- [TASKS AND EXERCISES]:
- A) Transcribe the part of the transcript that runs from "But she threw" up to and including "supposed to rhyme.".
- B) Answer these questions using the transcript:
(i) What did Lowell's sister give birth to?
(ii) How many years into the future is the listener told to imagine how bad it will be?
(iii) At what place was the free hoagie won?

- [EXCERPTED PASSAGE]:

= = = =

Well, you don't have a choice,

if you dozed off, she'd escape.

What do you mean
she sniffs?

She sniffs.

( sniffing loudly )

Like this.

You know, it's horrible.

And it goes on
all night long.

Well, you slept
over there before,

never bothered you.

Before, I wasn't worried
that I'd have to listen to it

for the rest of my life.

Oh, so what if he
clears his throat?

I mean,
everybody does that.

( clears throat )

It's a little more
like this.

Agch! Agch!

I mean, if it's that bad now,

imagine how bad it'll be
in 40 years.

She wears this contraption
on her face.

He has speakers
the size of Stonehenge.

What did she say
when you told her?

I didn't tell her, I didn't
want her to think I had doubts.

I couldn't tell him, I didn't
want him to think I'm not happy.

I don't know, maybe I-I
rushed into this thing.

M-Maybe I should just
go home and live with you.

No! No. N-no, no.

Look, uh...

You're just probably nervous
about starting something new.

You know, honey, I think you're
worrying about this too much.

You and Alex were meant
to be together,

and once you get over
this little bump in the road,

nothing is gonna be able to come
between a great couple like you.

Now, I-I know in my heart
that this is right.

You really don't want me
to come home, do you?

More than words can say.

Oh, Lowell, I heard
your sister had the baby.

Congratulations.

Oh, yeah.
Congratulations, Lowell.

Yeah, it's great.

But she threw me a curve,
she went and had twins.

Now I gotta come up
with two names.

It's no big deal, Lowell, you'll
come up with another name.

But everybody knows that twins'
names are supposed to rhyme.

You know, if I call him Leon,

can't very well call her Neon.

Or Freon.

Lowell, look.

Or Peon.

Lowell, wait.
Listen...

Just because
they're twins,

doesn't mean their names
have to rhyme.

I mean, you don't have to
name them, you know, like,

Nancy and Fancy.

Hey.

Nancy and Fancy.

Thanks, Joe.
You're a lifesaver.

Years from now,
when a large, angry man

named Fancy Mathers
comes looking for you,

Hide.

Well, I'll tell you,

that Alex can be
really rude.

What's wrong?

I-I was telling her about
my husband's sewing room,

and she fell asleep
right in front of me.

You're kidding?

Someone actually slept through
that riveting sewing room story?

Oh, I'm sorry it's not
as fascinating

as the one about the free
hoagie you won

at Fat Tony's
Meatball Dream House.

Boy, Alex and Brian
are really going through

some tough times.

Oh, big surprise.

= = = =

- [STUDY MATERIAL]:
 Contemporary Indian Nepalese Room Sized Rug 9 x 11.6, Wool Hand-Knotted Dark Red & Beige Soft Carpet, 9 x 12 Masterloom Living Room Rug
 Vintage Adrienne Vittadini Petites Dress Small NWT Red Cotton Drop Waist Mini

= = = =

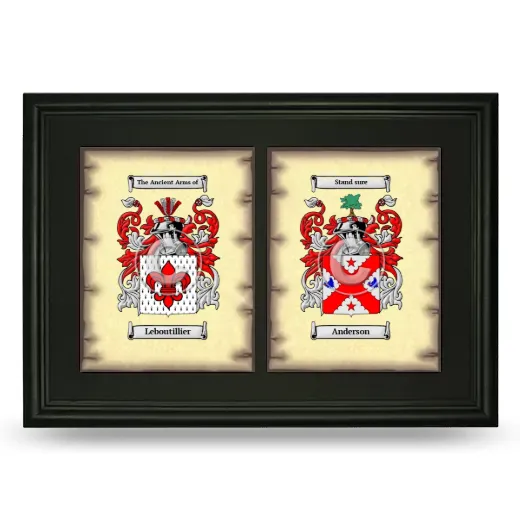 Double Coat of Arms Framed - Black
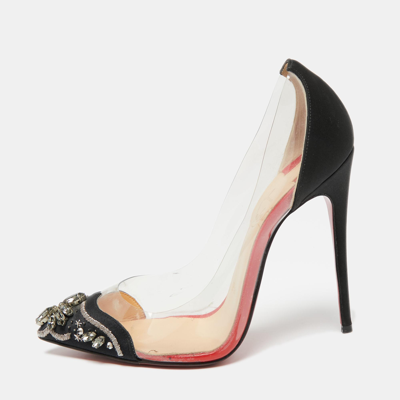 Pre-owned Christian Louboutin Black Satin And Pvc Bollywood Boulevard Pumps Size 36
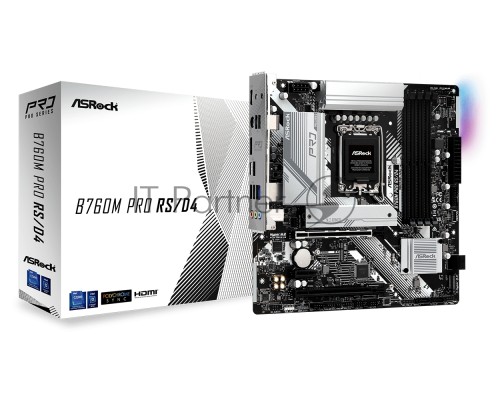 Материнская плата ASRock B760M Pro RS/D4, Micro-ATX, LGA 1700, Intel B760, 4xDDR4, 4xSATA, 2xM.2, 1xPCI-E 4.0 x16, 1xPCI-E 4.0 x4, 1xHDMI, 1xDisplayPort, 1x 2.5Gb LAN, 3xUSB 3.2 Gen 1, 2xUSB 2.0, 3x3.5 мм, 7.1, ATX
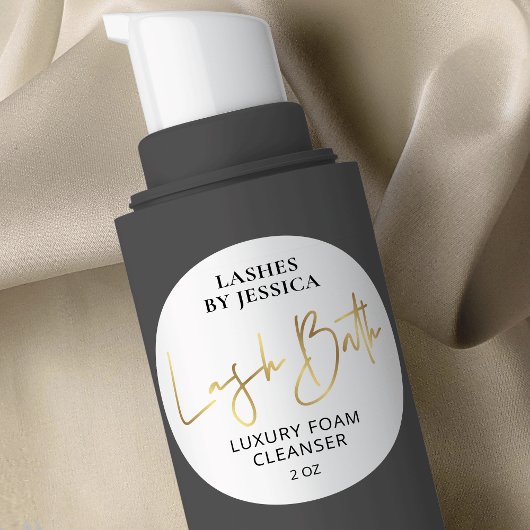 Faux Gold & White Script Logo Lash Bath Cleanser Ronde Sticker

= = = =

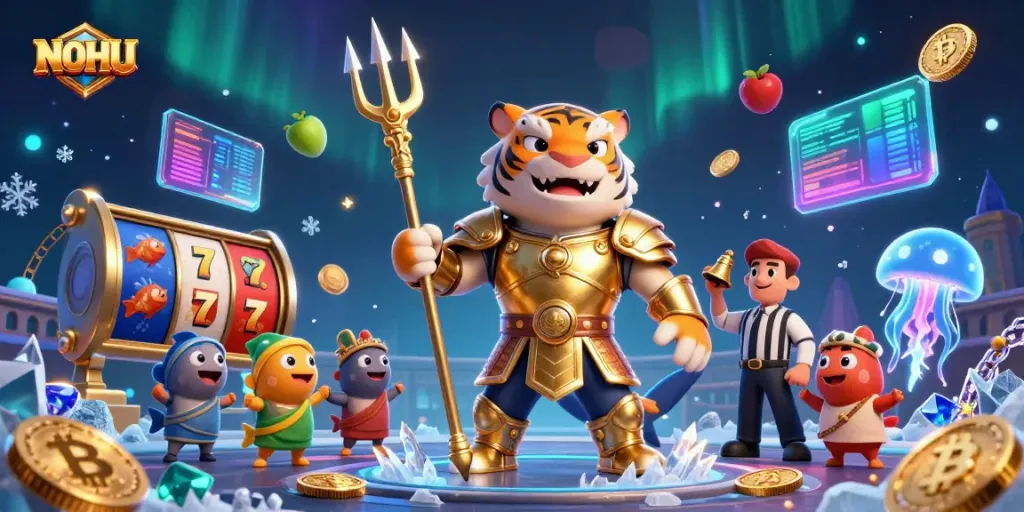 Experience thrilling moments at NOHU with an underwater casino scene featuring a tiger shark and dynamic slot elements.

= = = =

- [WRITTEN ANSWERS]:
- A)
But she threw me a curve,
she went and had twins.

Now I gotta come up
with two names.

It's no big deal, Lowell, you'll
come up with another name.

But everybody knows that twins'
names are supposed to rhyme.

- B)
(i) Twins
(ii) 40 years
(iii) Fat Tony's Meatball Dream House